Мы тоже говорили о поэзии, но если тот разговор (а мы существовали в устной традиции), который был или казался очень важным, спроецировать на бумагу, он может показаться абсолютно бессмысленным. Хотя он был важным, подчеркиваю, и очень осмысленным. И разговор ли существует как сырье для поэзии или поэзия существует как повод для разговора — мне кажется даже, что это не надо выяснять. Это и то и то. Так что вот — Разговор.

И еще чуть-чуть хочу подхватить то, что Воденников сказал про воздух внутри. Действительно, мне кажется, еще очень важно понять, что поэзия сейчас все больше и больше осмысляется как телесное, вообще говоря, искусство, что поэт — это фигура, это организм.

Линор из скромности об этом не упомянула, но у нее есть замечательный проект — автобиографии разных поэтов. По-моему, уже скоро второй том выйдет, где, например, есть я. И интерес к биографиям — это все оттуда же. Потому что поэзия — это в каком-то смысле репрезентация фигуры и организма, если угодно, поэта. У кого сколько воздуха в легких, у того и такое дыхание, и такая интонация.

Горалик: Подхвачу буквально одно слово. Человек, который, например, сейчас много об этом думает, — это поэт Леонид Шваб: он и говорит об этом своими поэтическими текстами, и поднимает эту тему в интервью на Кольте.

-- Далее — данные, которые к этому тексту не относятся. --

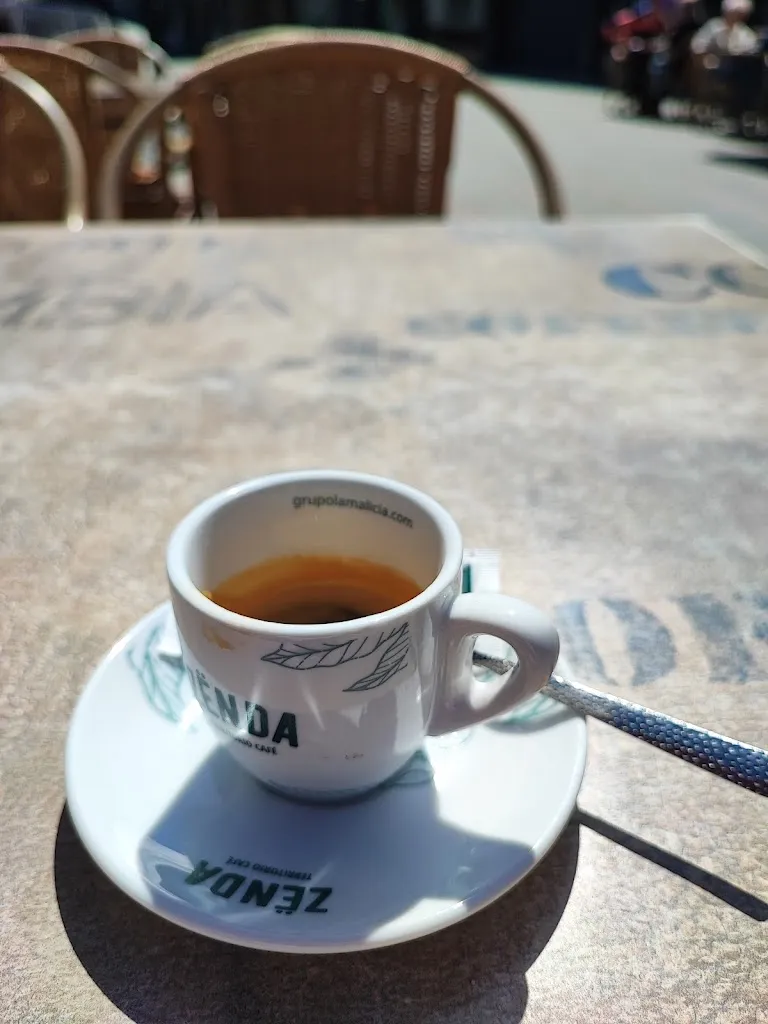 Menu_Tony's_Santa Ponsa_image_6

Айзенберг: Скажу в пандан всем остальным. Прослушав сейчас все это, я задался вопросом: а почему именно в середине 90-х писание статей и разговоры о стихах были так важны, что казались чуть ли не самым главным делом? Даже не стихи, а именно разговоры о стихах. Выстроить какую-то оборону того, что ты считаешь важным и драгоценным, разобраться в собственных ощущениях — все это было страшно важно. И, может быть, это как раз и связано с тем, что тогда закончился один большой литературный период и начинался другой.

А в начале новой эпохи литература всегда начинается с разговора, собственно говоря, с того, что нам ближе всего и доступнее. А самое близкое и доступное — это разговор на кухне.